Linear Chi Squared Minimization#

For least squares minimization we assumed that one of the variables (\(y\)) contained error that accounted for the deviation of the data from the model we want to fit it to.

This error was not quantified by the measurement, furthermore we gave each error term equal importance in the total error to be minimized.

What if we had a measurement for the uncertainty of each of our \(y\) measurements? Let’s characterize these uncertainties using the standard deviation of each \(y_i\) measurement: \(\sigma_i\).
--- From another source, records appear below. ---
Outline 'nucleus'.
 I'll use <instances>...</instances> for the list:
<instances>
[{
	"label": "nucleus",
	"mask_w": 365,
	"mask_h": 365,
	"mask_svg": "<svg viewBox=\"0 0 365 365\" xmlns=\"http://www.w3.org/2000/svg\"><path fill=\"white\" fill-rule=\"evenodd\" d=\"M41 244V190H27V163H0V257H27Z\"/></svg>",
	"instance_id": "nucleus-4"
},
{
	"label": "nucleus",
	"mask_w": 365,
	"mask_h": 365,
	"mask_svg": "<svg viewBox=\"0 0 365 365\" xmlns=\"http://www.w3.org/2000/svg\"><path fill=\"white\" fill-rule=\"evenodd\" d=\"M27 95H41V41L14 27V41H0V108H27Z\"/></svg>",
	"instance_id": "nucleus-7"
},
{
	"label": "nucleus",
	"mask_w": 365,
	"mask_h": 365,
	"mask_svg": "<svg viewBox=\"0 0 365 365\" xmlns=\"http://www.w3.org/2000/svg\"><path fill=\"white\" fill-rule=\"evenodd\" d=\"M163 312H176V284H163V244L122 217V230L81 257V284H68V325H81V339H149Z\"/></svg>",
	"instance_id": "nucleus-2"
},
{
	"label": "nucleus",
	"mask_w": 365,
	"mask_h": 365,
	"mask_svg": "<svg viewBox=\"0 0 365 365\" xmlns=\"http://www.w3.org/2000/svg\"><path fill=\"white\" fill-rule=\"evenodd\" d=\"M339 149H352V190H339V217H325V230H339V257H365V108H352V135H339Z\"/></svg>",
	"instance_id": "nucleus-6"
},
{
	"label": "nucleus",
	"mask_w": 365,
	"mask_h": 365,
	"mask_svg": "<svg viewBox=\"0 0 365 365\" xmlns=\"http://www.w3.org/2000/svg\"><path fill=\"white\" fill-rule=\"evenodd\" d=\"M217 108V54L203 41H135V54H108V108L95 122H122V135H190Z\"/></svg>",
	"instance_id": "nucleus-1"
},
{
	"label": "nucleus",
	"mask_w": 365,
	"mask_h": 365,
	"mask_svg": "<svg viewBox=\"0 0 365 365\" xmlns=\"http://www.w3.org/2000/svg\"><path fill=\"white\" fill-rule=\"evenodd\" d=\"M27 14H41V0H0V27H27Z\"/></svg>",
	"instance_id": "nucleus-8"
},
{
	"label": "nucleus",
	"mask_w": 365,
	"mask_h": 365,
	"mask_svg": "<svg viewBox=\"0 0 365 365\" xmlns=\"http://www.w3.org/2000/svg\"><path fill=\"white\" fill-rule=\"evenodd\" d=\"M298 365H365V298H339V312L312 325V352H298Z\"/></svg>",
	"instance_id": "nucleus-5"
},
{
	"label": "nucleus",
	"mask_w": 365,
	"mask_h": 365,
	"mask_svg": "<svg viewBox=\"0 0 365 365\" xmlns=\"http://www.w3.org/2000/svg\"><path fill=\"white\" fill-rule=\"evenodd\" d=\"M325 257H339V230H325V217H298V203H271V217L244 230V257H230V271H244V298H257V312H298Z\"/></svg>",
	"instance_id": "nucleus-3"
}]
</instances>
We now want to weight the contribution that each error value \(\epsilon_i\) gives to the total error by the uncertainties \(\sigma_i\). Ideally we want the model to fit within the uncertainties of the data points (or at least the fraction of the data points given by the confidence of the uncertainty). This means that we want to prioritize minimizing the error given by points with low uncertainty, or conversely we want to suppress the points with high uncertainty. To solve this we will minimize the \(\chi^2\) value of the data:

\[ \chi^2 = \sum_{i = 1}^{N} \bigg( \frac{\epsilon_i}{\sigma_i} \bigg)^2 \]

where each error value is weighted by dividing it by the uncertainty. Note that if all of the \(\sigma_i\) where constant, we’d be dealing with least squares (the multiplicative factor will drop out in the minimization)

With 1 Independent Variable#

Returning to our scenario with two variables \(x\) and \(y\), modeled by the functional relation:

\[ y = a_0 + a_1 x \]

with a data set of measured \(x_i\) and \(y_i\) variables, with \(\sigma_i\) as the uncertainty of the \(y_i\) values for \(i = 1, \dots, N\), \(\chi^2\) can now be written as:

\[\begin{split} \begin{align*} \chi^2 &= \sum_{i = 1}^{N} \bigg( \frac{\epsilon_i}{\sigma_i} \bigg)^2\\ &= \sum_{i = 1}^{N} \bigg(\frac{a_0 + a_1 x_i - y_i}{\sigma_i}\bigg)^2\\ \end{align*} \end{split}\]

Minimizing \(\chi^2\) with respect to \(a_0\) and \(a_1\), will yield:

\[\begin{align*} a_0 &= \left( \left\langle \frac{y}{\sigma^2} \right\rangle \left\langle \frac{x^2}{\sigma^2} \right\rangle - \left\langle \frac{x}{\sigma^2} \right\rangle \left\langle \frac{x y}{\sigma^2} \right\rangle \right)/ D\\ a_1 &= \left( \left\langle \frac{1}{\sigma^2} \right\rangle \left\langle \frac{x y}{\sigma^2} \right\rangle - \left\langle \frac{x}{\sigma^2} \right\rangle \left\langle \frac{y}{\sigma^2} \right\rangle \right)/ D\\ \end{align*}\]

where

\[ D = \left\langle \frac{1}{\sigma^2} \right\rangle \left\langle \frac{x^2}{\sigma^2} \right\rangle - \left\langle \frac{x}{\sigma^2} \right\rangle^2 \]

Note that in practice the \(1/N\) factors of the expectation values cancel out.